Task objective — Please quote only the lines that start at the one with "Does the guardrail" and go on to the last line of the data, both ends kept.

Excerpts of spatial question data:
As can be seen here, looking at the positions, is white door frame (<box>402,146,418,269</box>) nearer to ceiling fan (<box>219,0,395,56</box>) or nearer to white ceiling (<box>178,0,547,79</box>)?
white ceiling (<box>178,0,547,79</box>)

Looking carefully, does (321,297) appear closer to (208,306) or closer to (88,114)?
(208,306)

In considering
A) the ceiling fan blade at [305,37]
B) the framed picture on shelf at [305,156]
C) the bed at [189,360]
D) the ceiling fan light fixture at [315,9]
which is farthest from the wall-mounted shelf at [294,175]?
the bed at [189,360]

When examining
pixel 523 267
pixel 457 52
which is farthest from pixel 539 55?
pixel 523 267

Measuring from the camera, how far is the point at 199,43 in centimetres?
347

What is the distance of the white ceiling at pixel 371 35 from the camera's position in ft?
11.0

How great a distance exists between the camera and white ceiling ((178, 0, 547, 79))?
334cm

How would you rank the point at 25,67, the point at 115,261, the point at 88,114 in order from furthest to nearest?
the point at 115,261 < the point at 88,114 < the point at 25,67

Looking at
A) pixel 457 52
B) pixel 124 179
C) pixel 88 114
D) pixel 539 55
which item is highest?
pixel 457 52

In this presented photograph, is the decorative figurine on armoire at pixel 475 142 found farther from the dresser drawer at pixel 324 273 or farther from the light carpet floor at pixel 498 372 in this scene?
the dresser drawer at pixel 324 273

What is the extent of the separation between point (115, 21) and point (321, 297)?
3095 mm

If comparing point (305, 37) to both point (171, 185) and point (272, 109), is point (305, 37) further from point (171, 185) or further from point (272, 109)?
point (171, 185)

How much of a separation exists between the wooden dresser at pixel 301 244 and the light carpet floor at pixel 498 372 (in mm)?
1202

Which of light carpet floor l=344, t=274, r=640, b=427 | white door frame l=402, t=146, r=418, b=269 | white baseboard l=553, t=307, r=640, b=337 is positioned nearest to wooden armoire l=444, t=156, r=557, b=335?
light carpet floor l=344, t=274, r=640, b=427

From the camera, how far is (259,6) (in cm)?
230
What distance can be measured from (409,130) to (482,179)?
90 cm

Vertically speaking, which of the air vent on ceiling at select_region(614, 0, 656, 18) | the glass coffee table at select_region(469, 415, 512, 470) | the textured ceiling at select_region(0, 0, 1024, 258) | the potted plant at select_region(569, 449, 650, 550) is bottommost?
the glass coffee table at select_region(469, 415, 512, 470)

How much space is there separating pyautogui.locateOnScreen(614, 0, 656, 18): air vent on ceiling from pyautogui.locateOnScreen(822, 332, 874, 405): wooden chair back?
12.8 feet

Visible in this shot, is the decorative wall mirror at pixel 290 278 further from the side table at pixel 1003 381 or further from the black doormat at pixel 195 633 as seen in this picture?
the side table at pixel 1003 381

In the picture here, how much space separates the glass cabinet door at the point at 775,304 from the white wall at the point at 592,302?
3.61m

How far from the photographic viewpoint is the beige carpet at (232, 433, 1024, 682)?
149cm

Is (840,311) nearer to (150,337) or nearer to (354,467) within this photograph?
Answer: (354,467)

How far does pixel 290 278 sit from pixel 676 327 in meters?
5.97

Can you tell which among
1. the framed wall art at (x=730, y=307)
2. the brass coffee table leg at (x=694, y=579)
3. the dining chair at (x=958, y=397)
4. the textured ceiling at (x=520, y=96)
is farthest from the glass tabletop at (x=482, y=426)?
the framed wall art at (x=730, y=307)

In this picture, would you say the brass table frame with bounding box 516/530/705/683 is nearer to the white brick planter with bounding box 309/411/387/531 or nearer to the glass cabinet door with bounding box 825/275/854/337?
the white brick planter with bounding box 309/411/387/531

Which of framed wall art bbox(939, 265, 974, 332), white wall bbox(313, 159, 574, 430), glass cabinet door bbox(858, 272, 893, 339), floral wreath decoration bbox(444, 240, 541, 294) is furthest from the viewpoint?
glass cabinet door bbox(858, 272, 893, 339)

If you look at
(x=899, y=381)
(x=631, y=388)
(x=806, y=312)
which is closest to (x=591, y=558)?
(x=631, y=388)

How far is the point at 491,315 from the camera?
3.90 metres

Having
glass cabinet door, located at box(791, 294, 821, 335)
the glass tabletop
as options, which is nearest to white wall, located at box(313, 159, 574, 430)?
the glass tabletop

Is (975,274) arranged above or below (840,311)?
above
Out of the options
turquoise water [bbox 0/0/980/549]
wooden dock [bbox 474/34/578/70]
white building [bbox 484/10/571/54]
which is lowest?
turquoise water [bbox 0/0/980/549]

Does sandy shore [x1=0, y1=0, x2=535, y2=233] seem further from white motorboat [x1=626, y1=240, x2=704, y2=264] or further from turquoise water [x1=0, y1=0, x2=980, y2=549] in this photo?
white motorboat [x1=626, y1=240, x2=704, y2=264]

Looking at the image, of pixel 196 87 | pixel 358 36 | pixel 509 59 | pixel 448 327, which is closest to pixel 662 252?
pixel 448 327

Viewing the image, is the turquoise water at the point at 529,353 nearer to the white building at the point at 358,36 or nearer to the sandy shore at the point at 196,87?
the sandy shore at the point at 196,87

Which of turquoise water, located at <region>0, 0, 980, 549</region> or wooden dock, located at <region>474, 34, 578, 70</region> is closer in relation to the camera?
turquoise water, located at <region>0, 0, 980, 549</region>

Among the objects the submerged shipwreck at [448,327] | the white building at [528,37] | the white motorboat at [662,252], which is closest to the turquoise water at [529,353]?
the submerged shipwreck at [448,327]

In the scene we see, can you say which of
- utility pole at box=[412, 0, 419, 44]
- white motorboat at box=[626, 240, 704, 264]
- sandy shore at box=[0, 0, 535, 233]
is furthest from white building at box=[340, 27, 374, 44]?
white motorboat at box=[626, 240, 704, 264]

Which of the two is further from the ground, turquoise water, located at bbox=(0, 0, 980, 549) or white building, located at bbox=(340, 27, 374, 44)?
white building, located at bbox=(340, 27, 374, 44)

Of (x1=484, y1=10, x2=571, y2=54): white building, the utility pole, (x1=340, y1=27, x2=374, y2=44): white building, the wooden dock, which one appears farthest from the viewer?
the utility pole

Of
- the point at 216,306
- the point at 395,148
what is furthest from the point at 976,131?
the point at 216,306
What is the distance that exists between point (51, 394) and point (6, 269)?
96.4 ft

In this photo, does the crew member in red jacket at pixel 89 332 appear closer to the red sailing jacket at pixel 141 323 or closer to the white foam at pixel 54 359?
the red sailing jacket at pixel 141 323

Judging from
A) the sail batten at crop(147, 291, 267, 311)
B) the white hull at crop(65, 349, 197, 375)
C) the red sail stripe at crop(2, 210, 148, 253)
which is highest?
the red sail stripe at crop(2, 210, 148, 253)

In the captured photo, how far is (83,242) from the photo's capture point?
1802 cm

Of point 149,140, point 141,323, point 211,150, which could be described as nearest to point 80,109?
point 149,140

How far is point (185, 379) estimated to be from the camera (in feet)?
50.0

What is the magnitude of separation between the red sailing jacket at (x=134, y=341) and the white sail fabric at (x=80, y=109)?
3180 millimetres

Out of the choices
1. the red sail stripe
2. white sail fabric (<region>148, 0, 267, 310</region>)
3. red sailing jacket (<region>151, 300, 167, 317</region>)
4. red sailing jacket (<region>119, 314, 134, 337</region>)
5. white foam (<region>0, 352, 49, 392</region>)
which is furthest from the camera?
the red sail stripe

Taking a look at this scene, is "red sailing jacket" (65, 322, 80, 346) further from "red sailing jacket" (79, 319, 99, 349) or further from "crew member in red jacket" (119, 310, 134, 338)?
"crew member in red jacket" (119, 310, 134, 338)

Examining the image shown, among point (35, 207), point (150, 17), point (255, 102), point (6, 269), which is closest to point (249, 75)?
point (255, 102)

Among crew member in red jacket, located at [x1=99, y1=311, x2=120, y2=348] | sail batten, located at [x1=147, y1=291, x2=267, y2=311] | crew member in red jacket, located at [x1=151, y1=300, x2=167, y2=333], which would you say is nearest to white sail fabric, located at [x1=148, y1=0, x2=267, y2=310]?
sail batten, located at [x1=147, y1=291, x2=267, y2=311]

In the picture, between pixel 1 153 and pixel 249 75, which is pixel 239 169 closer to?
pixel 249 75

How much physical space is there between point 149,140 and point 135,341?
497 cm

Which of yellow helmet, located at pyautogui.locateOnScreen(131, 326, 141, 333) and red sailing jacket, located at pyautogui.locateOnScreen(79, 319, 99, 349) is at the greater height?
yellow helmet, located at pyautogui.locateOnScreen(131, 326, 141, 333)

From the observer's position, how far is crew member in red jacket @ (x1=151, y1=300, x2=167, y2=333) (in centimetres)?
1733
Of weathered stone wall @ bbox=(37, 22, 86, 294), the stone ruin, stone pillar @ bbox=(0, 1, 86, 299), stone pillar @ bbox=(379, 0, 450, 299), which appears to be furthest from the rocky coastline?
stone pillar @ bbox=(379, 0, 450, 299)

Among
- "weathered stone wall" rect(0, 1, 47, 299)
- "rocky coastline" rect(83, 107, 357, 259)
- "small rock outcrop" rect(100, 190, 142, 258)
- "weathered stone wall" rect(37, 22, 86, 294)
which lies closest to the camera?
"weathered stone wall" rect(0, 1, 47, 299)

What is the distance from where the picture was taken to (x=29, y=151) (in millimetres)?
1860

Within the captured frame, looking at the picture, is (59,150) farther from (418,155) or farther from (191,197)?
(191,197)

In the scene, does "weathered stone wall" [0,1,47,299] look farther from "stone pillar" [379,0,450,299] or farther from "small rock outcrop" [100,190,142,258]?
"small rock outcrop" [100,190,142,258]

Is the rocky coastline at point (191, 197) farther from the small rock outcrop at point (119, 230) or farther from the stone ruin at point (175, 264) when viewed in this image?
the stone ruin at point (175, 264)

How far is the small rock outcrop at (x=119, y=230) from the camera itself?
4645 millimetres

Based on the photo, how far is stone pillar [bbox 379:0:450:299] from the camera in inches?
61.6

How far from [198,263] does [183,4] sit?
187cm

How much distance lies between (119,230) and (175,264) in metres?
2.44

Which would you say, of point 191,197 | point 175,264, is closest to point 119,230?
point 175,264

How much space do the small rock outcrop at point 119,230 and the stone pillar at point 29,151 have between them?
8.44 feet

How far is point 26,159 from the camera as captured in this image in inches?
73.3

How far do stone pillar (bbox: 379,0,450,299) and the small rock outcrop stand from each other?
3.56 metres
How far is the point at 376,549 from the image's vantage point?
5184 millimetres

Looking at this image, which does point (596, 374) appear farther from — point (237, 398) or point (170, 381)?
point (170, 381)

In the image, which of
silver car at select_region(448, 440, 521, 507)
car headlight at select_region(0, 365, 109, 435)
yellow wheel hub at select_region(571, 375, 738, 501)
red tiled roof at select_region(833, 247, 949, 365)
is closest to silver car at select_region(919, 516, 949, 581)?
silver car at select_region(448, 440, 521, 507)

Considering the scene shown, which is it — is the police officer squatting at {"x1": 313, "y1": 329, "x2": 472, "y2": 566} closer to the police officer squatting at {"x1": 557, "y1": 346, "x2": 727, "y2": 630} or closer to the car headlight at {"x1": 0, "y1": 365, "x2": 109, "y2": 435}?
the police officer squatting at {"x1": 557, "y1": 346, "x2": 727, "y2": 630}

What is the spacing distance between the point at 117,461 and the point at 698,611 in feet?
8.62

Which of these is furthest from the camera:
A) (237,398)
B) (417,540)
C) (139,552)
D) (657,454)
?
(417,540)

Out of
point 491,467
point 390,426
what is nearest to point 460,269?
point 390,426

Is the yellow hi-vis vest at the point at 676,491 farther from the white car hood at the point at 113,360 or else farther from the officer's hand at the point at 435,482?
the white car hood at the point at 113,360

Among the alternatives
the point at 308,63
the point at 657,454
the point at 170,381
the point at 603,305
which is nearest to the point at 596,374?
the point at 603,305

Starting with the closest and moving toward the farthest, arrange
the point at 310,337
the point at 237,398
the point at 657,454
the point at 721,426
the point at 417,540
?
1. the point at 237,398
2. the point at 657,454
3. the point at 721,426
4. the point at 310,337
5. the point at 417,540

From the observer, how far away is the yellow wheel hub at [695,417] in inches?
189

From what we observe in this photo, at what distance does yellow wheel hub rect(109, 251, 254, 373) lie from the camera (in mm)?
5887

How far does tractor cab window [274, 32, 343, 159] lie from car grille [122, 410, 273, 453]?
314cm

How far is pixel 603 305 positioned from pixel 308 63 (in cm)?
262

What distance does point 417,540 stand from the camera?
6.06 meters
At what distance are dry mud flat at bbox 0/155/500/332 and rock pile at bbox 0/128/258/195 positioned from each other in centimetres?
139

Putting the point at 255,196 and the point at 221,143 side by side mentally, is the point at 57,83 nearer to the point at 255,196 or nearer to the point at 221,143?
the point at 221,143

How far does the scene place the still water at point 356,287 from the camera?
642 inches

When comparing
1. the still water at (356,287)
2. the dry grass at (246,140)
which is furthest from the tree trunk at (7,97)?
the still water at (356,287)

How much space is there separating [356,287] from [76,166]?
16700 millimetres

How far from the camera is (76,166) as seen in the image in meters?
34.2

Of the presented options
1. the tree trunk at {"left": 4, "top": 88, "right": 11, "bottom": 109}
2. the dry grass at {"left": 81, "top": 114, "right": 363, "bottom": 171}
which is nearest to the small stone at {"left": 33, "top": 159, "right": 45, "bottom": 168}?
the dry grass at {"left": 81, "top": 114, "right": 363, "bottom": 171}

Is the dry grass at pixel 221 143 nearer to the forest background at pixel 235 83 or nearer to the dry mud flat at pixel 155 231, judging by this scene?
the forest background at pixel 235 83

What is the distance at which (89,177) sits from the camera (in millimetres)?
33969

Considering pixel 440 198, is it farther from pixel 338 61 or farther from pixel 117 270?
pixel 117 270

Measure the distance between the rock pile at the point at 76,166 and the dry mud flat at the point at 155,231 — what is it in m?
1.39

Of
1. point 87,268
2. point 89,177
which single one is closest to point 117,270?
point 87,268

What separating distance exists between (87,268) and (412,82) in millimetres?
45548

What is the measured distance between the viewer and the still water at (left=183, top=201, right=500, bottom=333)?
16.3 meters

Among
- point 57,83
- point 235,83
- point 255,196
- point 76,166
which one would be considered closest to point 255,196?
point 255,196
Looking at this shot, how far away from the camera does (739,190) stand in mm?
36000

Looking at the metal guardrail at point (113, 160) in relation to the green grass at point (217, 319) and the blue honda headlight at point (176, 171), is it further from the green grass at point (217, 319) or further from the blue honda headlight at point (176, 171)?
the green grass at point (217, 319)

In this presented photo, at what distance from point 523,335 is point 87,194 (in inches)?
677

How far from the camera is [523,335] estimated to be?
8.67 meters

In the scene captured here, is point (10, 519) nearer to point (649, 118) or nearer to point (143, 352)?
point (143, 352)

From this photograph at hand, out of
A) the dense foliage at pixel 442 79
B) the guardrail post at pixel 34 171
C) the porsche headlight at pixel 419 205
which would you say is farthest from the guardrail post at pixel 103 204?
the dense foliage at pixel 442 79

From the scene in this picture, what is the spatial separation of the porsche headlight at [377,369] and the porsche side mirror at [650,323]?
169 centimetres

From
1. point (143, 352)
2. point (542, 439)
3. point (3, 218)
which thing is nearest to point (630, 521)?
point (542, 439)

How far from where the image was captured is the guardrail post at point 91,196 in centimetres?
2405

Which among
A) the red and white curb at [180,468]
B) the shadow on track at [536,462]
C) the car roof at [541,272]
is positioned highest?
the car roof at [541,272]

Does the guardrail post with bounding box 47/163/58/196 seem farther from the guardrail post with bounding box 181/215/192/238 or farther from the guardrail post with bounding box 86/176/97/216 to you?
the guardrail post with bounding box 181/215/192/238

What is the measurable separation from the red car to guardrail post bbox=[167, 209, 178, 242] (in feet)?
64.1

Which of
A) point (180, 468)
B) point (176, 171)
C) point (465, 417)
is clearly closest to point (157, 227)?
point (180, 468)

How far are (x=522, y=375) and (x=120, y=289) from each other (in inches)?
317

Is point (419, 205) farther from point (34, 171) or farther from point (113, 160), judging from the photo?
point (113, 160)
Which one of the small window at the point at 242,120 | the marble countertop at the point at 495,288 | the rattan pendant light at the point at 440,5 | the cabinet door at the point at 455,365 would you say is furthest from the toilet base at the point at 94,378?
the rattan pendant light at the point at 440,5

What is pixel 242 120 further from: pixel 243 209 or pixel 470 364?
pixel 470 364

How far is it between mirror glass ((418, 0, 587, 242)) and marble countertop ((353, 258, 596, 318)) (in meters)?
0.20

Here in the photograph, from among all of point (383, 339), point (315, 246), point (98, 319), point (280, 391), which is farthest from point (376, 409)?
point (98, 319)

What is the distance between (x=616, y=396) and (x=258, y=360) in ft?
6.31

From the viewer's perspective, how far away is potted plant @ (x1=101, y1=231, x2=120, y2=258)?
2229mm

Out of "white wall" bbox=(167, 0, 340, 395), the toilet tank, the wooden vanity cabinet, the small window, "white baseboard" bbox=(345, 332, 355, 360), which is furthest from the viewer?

Right answer —
Does the guardrail post with bounding box 47/163/58/196 seem farther from the guardrail post with bounding box 181/215/192/238 or farther from the guardrail post with bounding box 86/176/97/216 to you?
the guardrail post with bounding box 181/215/192/238

What is the measurable separation from the red car to guardrail post bbox=[167, 209, 178, 242] (in feet)?
64.1

Which of
A) point (180, 468)
B) point (176, 171)
C) point (465, 417)
is clearly closest to point (157, 227)?
point (180, 468)

How far are (x=522, y=375) and (x=120, y=289) from each other (in inches)?
317

Is point (419, 205) farther from point (34, 171) or farther from point (113, 160), judging from the photo?
point (113, 160)
Which one of the small window at the point at 242,120 | the marble countertop at the point at 495,288 | the rattan pendant light at the point at 440,5 | the cabinet door at the point at 455,365 would you say is furthest from the toilet base at the point at 94,378?
the rattan pendant light at the point at 440,5

What is pixel 242 120 further from: pixel 243 209 or pixel 470 364?
pixel 470 364

How far is it between mirror glass ((418, 0, 587, 242)) and marble countertop ((353, 258, 596, 318)) (in meters)?
0.20

Here in the photograph, from among all of point (383, 339), point (315, 246), point (98, 319), point (280, 391), which is farthest from point (376, 409)?
point (98, 319)

What is the distance between (x=616, y=396) and (x=258, y=360) in ft?
6.31

From the viewer's perspective, how far away is potted plant @ (x1=101, y1=231, x2=120, y2=258)?
2229mm

Out of "white wall" bbox=(167, 0, 340, 395), the toilet tank, the wooden vanity cabinet, the small window, "white baseboard" bbox=(345, 332, 355, 360), which is furthest from the viewer?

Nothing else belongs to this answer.